Typhoid and paratyphoid fever patients until recently used to be treated by dosing with any one of CP, ABPC or ST. As the effects of conventional antibiotics can no longer be expected in association with the increase in multidrug-resistant organisms, fluoroquinolones have recently been used and it is now the first choice in therapy of typhoid and paratyphoid fever. Since roughly 1995, many strains resistant to fluoroquinolones have been reported in foreign countries and S. Typhi and S. Paratyphi A strains with decreased susceptibility to fluoroquinolones (fluoroquinolone-low resistant strain) have already been isolated in Japan. Some cases, whose fever does not break immediately after dosing fluoroquinolones, have been reported in Japan.

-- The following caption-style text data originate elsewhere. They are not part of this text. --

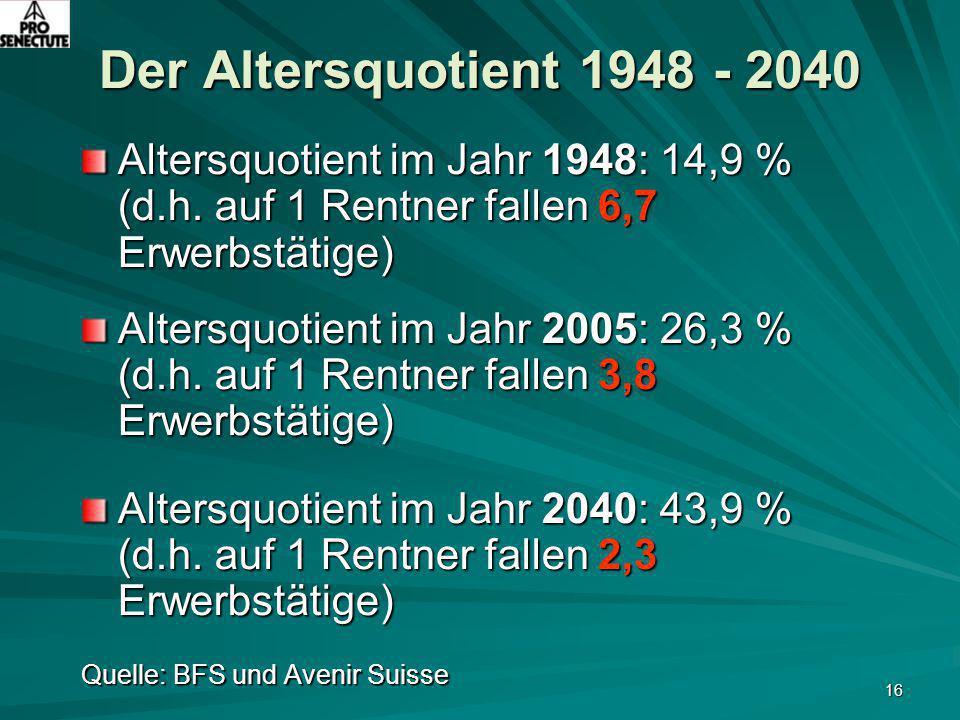 16 Der Altersquotient 1948 - 2040 Altersquotient im Jahr 1948: 14,9 % (d.h. auf 1 Rentner fallen 6,7 Erwerbstätige) Altersquotient im Jahr 2005: 26,3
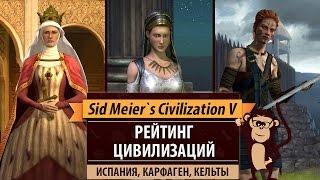 Рейтинг цивилизаций в Sid Meier's Civilization V: Испания, Карфаген, Кельты(2ГИС: http://2gis.ru/ История компании 2ГИС: https://www.youtube.com/watch?v=nccpYBUUS1Q Рейтинг наций в пятой Циве! Сильные и слабые..., 2015-05-05T09:00:00.000Z)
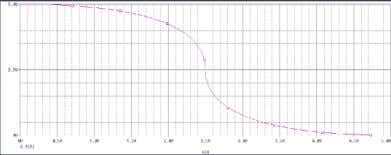 linear region. D. Voltage Transfer Characteristics curve. E. Transient analysis of CMOS inverter: F. CMOS NAND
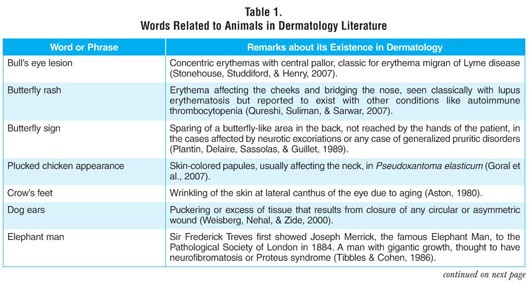 Gale Academic OneFile - Document - Words related to animals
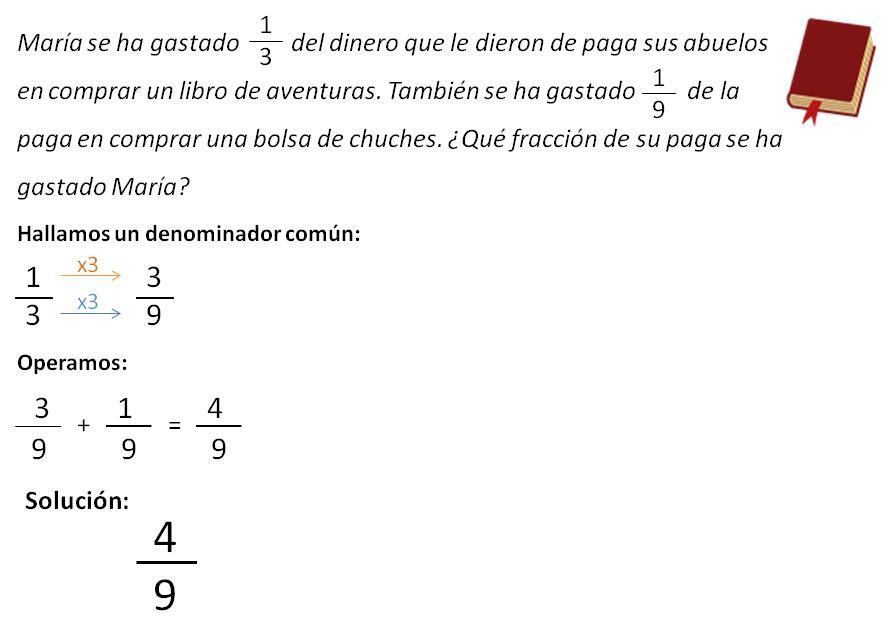Problemas Con Fracciones Explicacion Solucion Smartick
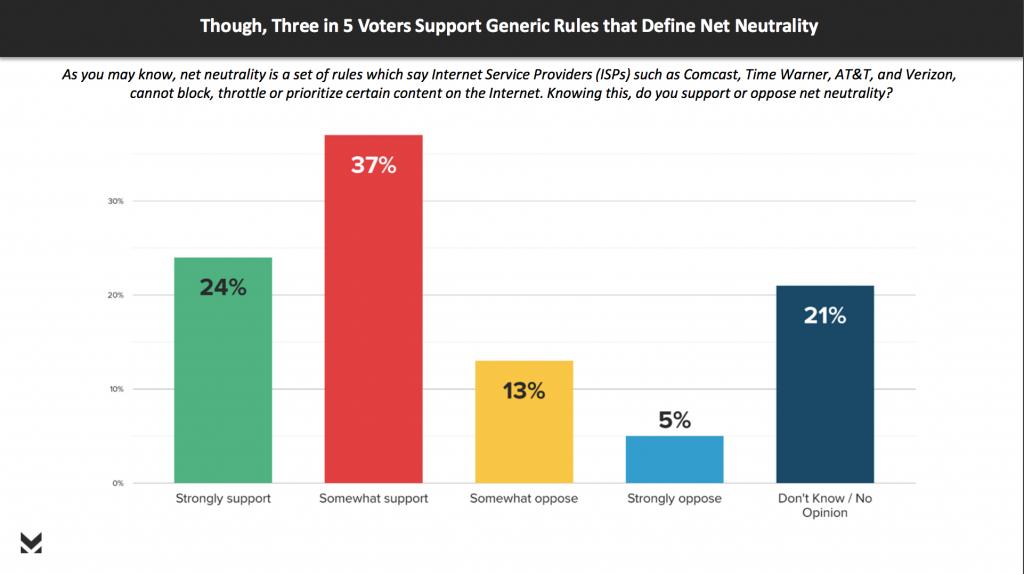 net neutrality support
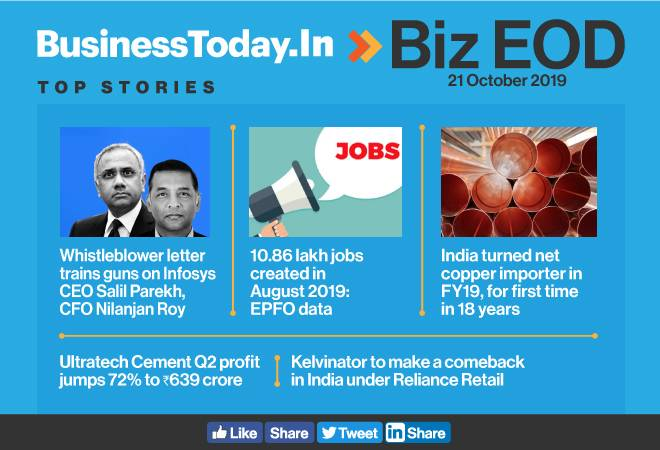 Biz EOD: Allegations against Infosys CEO; 10.86 lakh jobs created in August; Ultratech profit up 72%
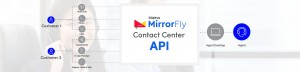 Call center APIs to compose modern customer experiences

Strains with decreased susceptibility to fluoroquinolones are such that the minimum inhibitory concentration (MIC) of ciprofloxacin (CPFX) being at 0.125-4.0 g/ml. Although such strains may be judged as "susceptible" in the drug-susceptibility test (MIC4.0 g/ml as "resistant"), they may often be found because of the lack of therapeutic effects. According to the investigation undertaken by the Department of Bacteriology, NIID, S. Typhi and S. Paratyphi A with decreased susceptibility to fluoroquinolones showed a rapid increase from 1998 toward 2000. The strains with decreased susceptibility accounted for 10% of all S. Typhi isolates in 1997, while such organisms increased to 32% in 1999, and 49% in 2000 (Fig. 3) (Hirose, K. et al., Antimicrob. Agents Chemother., 45, 956-958, 2001). Such strains were isolated mostly from travelers returning from India. Fortunately, strains with decreased susceptibility to the third generation cephem drugs have not yet been recognized. Since it is anticipated that S. Typhi and S. Paratyphi A with decreased susceptibility to fluoroquinolones will further increase, it is recommended to monitor strictly the changes in the drug susceptibility from now on. In order to meet the recommendation, isolation of the pathogenic agents from patients is more than ever in need.